A man who famously bragged about grabbing women without consent, President Donald Trump, declared April Sexual Assault Awareness Month even as he called serial sexual harasser Bill O'Reilly "a good person." Trump also delivered a speech to ostensibly empower women, just about the same time that he rescinded an order put in place by President Barack Obama to protect women in the workplace from the gender pay gap and sexual harassment. On Thursday, for the first time since her crushing election loss in November, Hillary Clinton, in an interview with The New York Times' Nicholas Kristof, spoke at length about the role misogyny played in the election at the Women In the World Summit in New York City.
"It is fair to say that certainly, misogyny played a role. That just has to be admitted," Clinton told Kristof in no uncertain terms when he asked about it.

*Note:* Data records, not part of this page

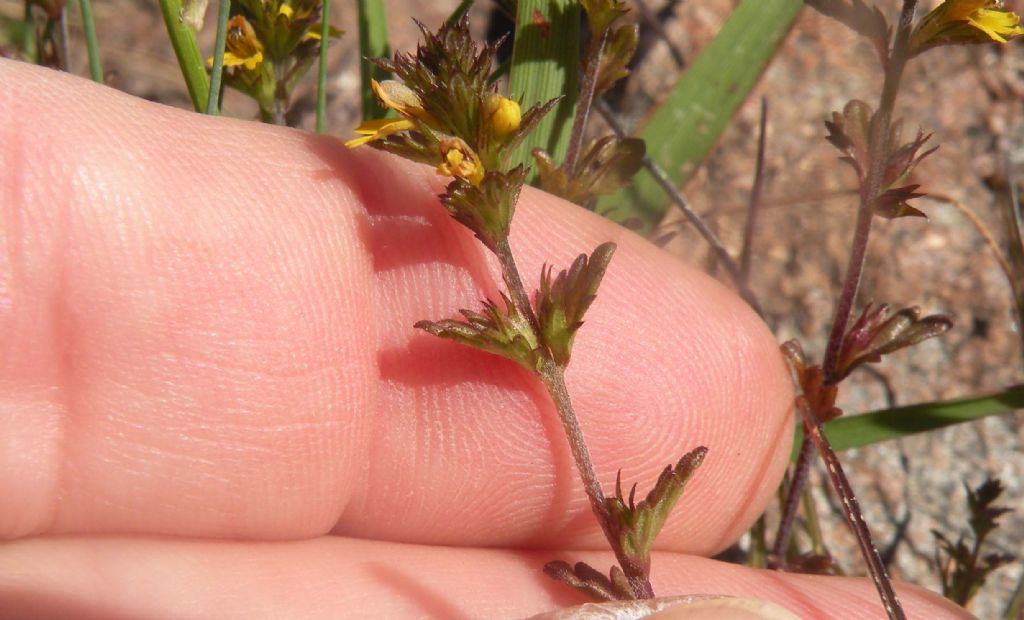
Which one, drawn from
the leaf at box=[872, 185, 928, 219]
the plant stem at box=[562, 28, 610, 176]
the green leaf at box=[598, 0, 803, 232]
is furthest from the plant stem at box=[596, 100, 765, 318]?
the leaf at box=[872, 185, 928, 219]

Of course, Clinton went on to provide a more nuanced, complex answer, but for her ardent supporters, and even for those who weren't fully behind her but who felt the sting of what she surely endured, there was bittersweet satisfaction in her comments.
Kristof's question regarding misogyny touched on various troubling aspects of how the country arrived at placing an admitted groper in the White House.

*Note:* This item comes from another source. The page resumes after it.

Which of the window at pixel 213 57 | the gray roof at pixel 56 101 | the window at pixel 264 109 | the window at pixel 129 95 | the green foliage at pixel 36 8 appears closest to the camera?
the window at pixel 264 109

"This is a women's empowerment conference, so I have to ask, fundamentally, a man who bragged about sexual assault won the election and won 53 percent of the white women's vote," Kristof said. "How is it that in the 21st century, and what does it say about the challenges that one faces in women's empowerment that, in effect, misogyny won with a lot of women voters?"
With a mix of humor and gravity, Clinton began, "Well, I am currently writing a book, where I spend a lot of time wrestling with this. As you might guess, I've thought about it more than once."
She continued to answer Kristof with a pointed admittance that she indeed believes that misogyny was a factor in the election outcome, adding that she had struggled to parse out the reasons why. Her thoughtful take came next:
"There is a constant struggle, and not just women, women and men, in a time of rapid change, like the one we are living through, between something that is different, that may hold out even possible positive consequences, and something that is familiar and something that really is first and foremost about security of what you have right now. I think, in this election, there was a very real struggle between what is viewed as change that is welcomed and exciting to so many Americans and change which is worrisome and threatening to so many others. And you layer on the first woman president over all of that and I think some people, women included, had very real problems."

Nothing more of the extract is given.